▸ GIVEN PROBLEM
Rewrite the material below with every "ceiling fan blade" changed to "overhead fan blade", leaving everything else the same.

__________

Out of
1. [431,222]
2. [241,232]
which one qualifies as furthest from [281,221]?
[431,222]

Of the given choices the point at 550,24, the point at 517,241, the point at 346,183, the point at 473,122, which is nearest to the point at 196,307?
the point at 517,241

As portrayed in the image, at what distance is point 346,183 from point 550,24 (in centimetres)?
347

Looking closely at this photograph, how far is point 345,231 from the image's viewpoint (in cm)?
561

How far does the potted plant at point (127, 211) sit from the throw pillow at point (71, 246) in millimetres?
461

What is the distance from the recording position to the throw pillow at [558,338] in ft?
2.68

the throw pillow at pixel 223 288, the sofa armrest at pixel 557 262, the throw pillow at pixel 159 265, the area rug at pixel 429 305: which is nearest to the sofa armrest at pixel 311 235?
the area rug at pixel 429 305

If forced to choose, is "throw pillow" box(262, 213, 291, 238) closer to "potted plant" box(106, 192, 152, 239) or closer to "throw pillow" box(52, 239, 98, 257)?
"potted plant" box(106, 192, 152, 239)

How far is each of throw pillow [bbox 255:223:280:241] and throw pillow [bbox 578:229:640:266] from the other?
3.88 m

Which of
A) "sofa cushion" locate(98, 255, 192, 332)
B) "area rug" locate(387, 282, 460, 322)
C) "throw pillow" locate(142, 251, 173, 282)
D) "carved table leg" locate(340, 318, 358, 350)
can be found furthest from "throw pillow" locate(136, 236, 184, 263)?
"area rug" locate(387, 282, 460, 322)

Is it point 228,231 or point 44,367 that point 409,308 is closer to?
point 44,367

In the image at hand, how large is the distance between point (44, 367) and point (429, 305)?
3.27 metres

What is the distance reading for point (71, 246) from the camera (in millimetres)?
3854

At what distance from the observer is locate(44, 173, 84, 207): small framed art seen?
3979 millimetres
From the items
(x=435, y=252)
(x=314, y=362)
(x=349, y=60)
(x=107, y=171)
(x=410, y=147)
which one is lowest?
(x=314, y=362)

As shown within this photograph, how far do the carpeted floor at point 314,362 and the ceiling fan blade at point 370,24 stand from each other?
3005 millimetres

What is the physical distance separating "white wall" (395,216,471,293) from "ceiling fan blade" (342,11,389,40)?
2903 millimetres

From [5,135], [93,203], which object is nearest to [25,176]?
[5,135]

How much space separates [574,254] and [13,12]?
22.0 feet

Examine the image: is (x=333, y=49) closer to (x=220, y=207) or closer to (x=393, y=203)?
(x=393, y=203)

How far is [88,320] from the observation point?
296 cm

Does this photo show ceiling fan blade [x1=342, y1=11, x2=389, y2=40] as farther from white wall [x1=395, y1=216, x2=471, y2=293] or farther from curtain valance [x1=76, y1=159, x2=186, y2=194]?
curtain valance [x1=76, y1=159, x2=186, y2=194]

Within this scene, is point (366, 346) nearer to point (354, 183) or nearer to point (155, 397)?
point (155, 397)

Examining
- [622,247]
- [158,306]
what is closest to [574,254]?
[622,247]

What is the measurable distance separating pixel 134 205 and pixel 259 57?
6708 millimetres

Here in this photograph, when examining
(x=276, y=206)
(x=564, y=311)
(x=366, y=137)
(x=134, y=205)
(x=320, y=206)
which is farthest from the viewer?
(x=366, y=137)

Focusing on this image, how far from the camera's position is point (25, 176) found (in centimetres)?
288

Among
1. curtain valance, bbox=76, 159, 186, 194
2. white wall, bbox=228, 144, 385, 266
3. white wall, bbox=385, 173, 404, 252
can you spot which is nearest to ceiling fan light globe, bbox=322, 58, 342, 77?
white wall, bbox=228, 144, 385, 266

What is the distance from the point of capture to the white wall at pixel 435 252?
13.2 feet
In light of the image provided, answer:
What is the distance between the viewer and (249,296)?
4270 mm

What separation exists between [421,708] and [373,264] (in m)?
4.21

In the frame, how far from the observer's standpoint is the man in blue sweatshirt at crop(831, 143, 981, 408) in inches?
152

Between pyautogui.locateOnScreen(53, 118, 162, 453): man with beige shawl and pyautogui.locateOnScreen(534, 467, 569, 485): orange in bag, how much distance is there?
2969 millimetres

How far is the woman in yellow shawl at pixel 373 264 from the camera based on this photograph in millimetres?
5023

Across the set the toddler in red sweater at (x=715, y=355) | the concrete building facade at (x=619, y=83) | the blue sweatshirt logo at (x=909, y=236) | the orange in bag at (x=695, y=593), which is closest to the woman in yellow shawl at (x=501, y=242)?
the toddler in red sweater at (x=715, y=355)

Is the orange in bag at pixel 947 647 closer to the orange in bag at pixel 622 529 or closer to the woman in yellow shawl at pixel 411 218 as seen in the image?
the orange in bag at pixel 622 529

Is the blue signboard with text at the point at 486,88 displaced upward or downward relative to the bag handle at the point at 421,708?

__________

▸ SOLUTION TO THIS TASK
Out of
1. [431,222]
2. [241,232]
which one qualifies as furthest from [281,221]?
[431,222]

Of the given choices the point at 550,24, the point at 517,241, the point at 346,183, the point at 473,122, which is nearest to the point at 196,307?
the point at 517,241

As portrayed in the image, at what distance is point 346,183 from point 550,24 (in centimetres)?
347

Looking closely at this photograph, how far is point 345,231 from the image's viewpoint (in cm)?
561

How far does the potted plant at point (127, 211) sit from the throw pillow at point (71, 246) in millimetres?
461

What is the distance from the recording position to the throw pillow at [558,338] in ft?
2.68

the throw pillow at pixel 223 288, the sofa armrest at pixel 557 262, the throw pillow at pixel 159 265, the area rug at pixel 429 305: which is nearest to the sofa armrest at pixel 311 235?
the area rug at pixel 429 305

If forced to choose, is "throw pillow" box(262, 213, 291, 238) closer to "potted plant" box(106, 192, 152, 239) or closer to "throw pillow" box(52, 239, 98, 257)?
"potted plant" box(106, 192, 152, 239)

How far is each of throw pillow [bbox 255:223:280:241] and throw pillow [bbox 578:229:640:266] from the other?
3.88 m

Which of
A) "sofa cushion" locate(98, 255, 192, 332)
B) "area rug" locate(387, 282, 460, 322)
C) "throw pillow" locate(142, 251, 173, 282)
D) "carved table leg" locate(340, 318, 358, 350)
can be found furthest from "throw pillow" locate(136, 236, 184, 263)?
"area rug" locate(387, 282, 460, 322)

Is it point 228,231 or point 44,367 that point 409,308 is closer to?
point 44,367

In the image at hand, how large is the distance between point (44, 367) and point (429, 305)?
3.27 metres

What is the distance reading for point (71, 246) from the camera (in millimetres)?
3854

At what distance from the observer is locate(44, 173, 84, 207): small framed art seen?
3979 millimetres
From the items
(x=435, y=252)
(x=314, y=362)
(x=349, y=60)
(x=107, y=171)
(x=410, y=147)
which one is lowest?
(x=314, y=362)

As shown within this photograph, how far do the carpeted floor at point 314,362 and the overhead fan blade at point 370,24 stand from each other?
3005 millimetres

What is the physical distance separating "white wall" (395,216,471,293) from "overhead fan blade" (342,11,389,40)?
2903 millimetres

From [5,135], [93,203], which object is nearest to [25,176]?
[5,135]

How much space separates [574,254] and [13,12]?
22.0 feet

Examine the image: is (x=333, y=49) closer to (x=220, y=207) or closer to (x=393, y=203)?
(x=393, y=203)

How far is [88,320] from the observation point?
296 cm

Does this photo show overhead fan blade [x1=342, y1=11, x2=389, y2=40] as farther from white wall [x1=395, y1=216, x2=471, y2=293] or farther from curtain valance [x1=76, y1=159, x2=186, y2=194]?
curtain valance [x1=76, y1=159, x2=186, y2=194]

Within this scene, is point (366, 346) nearer to point (354, 183) or nearer to point (155, 397)?
point (155, 397)

Examining
- [622,247]
- [158,306]
what is closest to [574,254]?
[622,247]

What is the measurable distance separating pixel 134 205 and pixel 259 57?
6708 millimetres

Here in this photograph, when examining
(x=276, y=206)
(x=564, y=311)
(x=366, y=137)
(x=134, y=205)
(x=320, y=206)
which is farthest from the viewer?
(x=366, y=137)

Focusing on this image, how far from the camera's position is point (25, 176) found (in centimetres)?
288

Among
1. curtain valance, bbox=76, 159, 186, 194
2. white wall, bbox=228, 144, 385, 266
3. white wall, bbox=385, 173, 404, 252
can you spot which is nearest to ceiling fan light globe, bbox=322, 58, 342, 77?
white wall, bbox=228, 144, 385, 266

What is the distance from the point of capture to the white wall at pixel 435 252?
13.2 feet
In light of the image provided, answer:
What is the distance between the viewer and (249,296)?
4270 mm

What separation exists between [421,708] and [373,264] (in m)?
4.21

In the frame, how far from the observer's standpoint is the man in blue sweatshirt at crop(831, 143, 981, 408) in inches?
152

Between pyautogui.locateOnScreen(53, 118, 162, 453): man with beige shawl and pyautogui.locateOnScreen(534, 467, 569, 485): orange in bag, how much distance is there?
2969 millimetres

How far is the woman in yellow shawl at pixel 373 264 from the camera based on this photograph in millimetres?
5023

Across the set the toddler in red sweater at (x=715, y=355) | the concrete building facade at (x=619, y=83) | the blue sweatshirt logo at (x=909, y=236) | the orange in bag at (x=695, y=593), which is closest to the woman in yellow shawl at (x=501, y=242)?
the toddler in red sweater at (x=715, y=355)

Is the orange in bag at pixel 947 647 closer to the orange in bag at pixel 622 529 or closer to the woman in yellow shawl at pixel 411 218 as seen in the image?
the orange in bag at pixel 622 529

Is the blue signboard with text at the point at 486,88 displaced upward or downward relative to the bag handle at the point at 421,708?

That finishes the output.